The eyes of all dimmed with tears as they followed the brave boy, while the ship pitched so badly they expected him to be thrown into the boiling sea. The captain, often hard and brutal, remonstrated with the mate for allowing so young a boy to go on such a perilous errand.
“He will never come down alive,” said the captain; but the lad was in the keeping of One “able to deliver,” and he knew it too.
“I did not oppose it,” the mate replied, “for I believe he will save us yet. We carry a secret between us which you shall know in time. It is drawing near the hour we have watched for, Davy and I, and if we can only stem the gale till that, Davy says he knows we shall be saved. See how he holds on, captain, like a squirrel, only more careful. He’ll come down safe, I’m sure. Some One has him in His keeping, he says.”
And, sure enough, in less than fifteen minutes Davy appeared on deck, though so frail, he looked as though a breath would have blown him away.
Amid a round of cheers, and even the stern captain’s commendation, he walked off with a smiling face, as if the very light of heaven were in it. With a peace such as one who in the midst of danger trusts in God alone knows, he approached the captain, who questioned him as to why he went up so readily.
“Captain, I went to pray!”
“Do you pray, my boy?”
“Yes, sir.”
“Davy, you put your captain to shame. Where did you learn it?”
“I’ve a praying mother, and she always tells me Jesus is the Friend to go to in trouble. I’ve tried it, and I’ve never found it fail. But I haven’t told you all, sir. Now you’ve asked me, I will. I knew when I went into the rigging it was very near my mother’s hour of prayer, too, and I had told Jack, the mate, all about it, and asked him to tell me when it came. I knew she was praying for me, and when Jack gave the signal to me, I just dropped one hand, and Jesus held the other all the tighter, while I waved my hat and shouted, “We are safe! We cannot be lost now! The wind was so high you could not hear me, but One aloft did.”

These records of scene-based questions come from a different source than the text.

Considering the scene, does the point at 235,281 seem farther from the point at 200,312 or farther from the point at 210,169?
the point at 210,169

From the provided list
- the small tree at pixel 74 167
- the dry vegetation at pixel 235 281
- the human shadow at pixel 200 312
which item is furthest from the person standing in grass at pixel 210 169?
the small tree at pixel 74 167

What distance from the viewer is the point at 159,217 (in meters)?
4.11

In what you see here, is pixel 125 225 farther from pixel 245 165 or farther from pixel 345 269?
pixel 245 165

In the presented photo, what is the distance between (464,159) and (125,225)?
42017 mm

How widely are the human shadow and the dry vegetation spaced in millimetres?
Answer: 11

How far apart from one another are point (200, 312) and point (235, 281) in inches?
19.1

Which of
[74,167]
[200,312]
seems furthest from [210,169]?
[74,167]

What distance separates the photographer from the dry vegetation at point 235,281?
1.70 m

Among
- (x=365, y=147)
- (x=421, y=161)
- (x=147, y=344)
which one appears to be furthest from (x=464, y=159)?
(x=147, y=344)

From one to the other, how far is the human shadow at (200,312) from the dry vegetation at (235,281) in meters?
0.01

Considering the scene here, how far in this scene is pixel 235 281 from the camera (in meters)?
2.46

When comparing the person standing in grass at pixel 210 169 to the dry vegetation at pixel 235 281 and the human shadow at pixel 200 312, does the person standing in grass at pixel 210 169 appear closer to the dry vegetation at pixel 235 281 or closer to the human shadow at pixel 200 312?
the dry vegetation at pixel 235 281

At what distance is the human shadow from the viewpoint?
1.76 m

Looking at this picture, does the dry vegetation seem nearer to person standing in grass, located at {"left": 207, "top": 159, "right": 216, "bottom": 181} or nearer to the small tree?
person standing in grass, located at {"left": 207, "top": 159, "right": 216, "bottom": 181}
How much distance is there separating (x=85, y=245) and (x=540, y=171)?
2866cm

As he ceased an old tar, with furrowed face, whispered in his ear, “Pray for me; do; I’m so awfully wicked. You just mind me of my old mother, Davy,” brushing his eyes as he spoke.
Were not these simple prayers answered? They were, in more ways than one.
Little Davy never sailed again; sea life was too rough for him; but the day of parting was blessed to many on board. Often they had seen him get away with God and his Bible. And now he was gone, showing the force of example, even in a boy.
Many a Bible—the gift of mothers and sisters—stowed away in the bottoms of trunks, was brought to light, and it was not long before the love that passeth knowledge began to be known by some of the hardest of that crew—among them old Jim.
With one accord they hung their colors to the mast head and steered for Davy’s port. Many a year they had been steering wrong, but now they would make the harbor of peace.
The captain became a man of prayer and faith, with a word to say for the Master, often adding, “Little Davy first taught me. Ever since that terrible hour, when he mounted the rigging, have his words rung in my ears, ‘Jesus is the Friend to go to; I’ve tried it, and never knew it to fail.’ And I, too, have tried, thanks be to God, in many a trying hour since then, and now ‘the peace that passeth all understanding’ keeps my heart.”
Dear little reader, is it so with you? Have yen found Davy’s secret? “Whoso trusteth in the Lord, happy is he.” Prov. 16:2020He that handleth a matter wisely shall find good: and whoso trusteth in the Lord, happy is he. (Proverbs 16:20).